The federal government has contracted with a California-based precious-metals trader for thousands of discount airline travel coupons to use on government business trips.

A-Mark Financial Corp. of Beverly Hills, Calif., said it has agreed to supply the General Services Administration with 4,000 American and United airlines half-price coupons, which must be used by Dec. 15.

The government will pay between $45 and $55 to A-Mark for each coupon it uses, sources said, but will not pay for unused coupons. Payment will come not from the GSA, but from the agencies whose employes use the coupons.

A GSA spokesman said the government has used about 2,000 coupons to date -- prior to the arrangement signed last week with A-Mark -- and stressed that the new coupons are essentially on consignment, with no liability to the government if they are not used.

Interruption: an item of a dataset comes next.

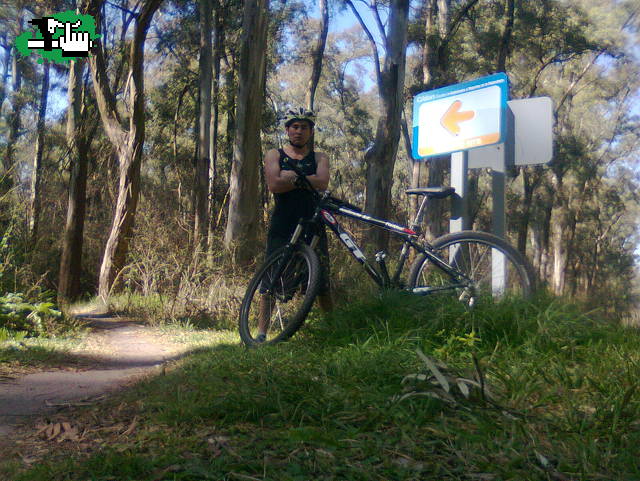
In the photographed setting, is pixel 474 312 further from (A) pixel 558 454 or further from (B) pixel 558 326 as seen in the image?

In addition to the large-scale contract with A-Mark, the GSA has begun to advertise for coupons in quantities of 500 or more, under the condition that the government will pay only for the coupons it uses.

A-Mark generally deal in commodities, particularly precious metals such as gold, silver and platinum. But when the two airlines began offering the discount coupons, A-Mark officials hired several college-age persons to go to airports and buy coupons from debarking passengers who got them automatically because of airline promotions.

A-Mark account executive Stephen Wonn said the firm has "the largest inventory of airline discount coupons in the world, in excess of 10,000."

According to airline industry sources, most of the coupons were purchased by A-Mark for between $10 and $20 apiece from passengers. Thus, A-Mark will be making in excess of a 100 percent profit on each coupon the government uses.

A GSA spokesman said the firm was assuming a risk because if the government wound up not using many of the coupons A-Mark would be faced with reacquiring and reselling them before they expire. The government has 30 days to use a coupon before it reverts to A-Mark.

The coupons are fully transferable and negotiable.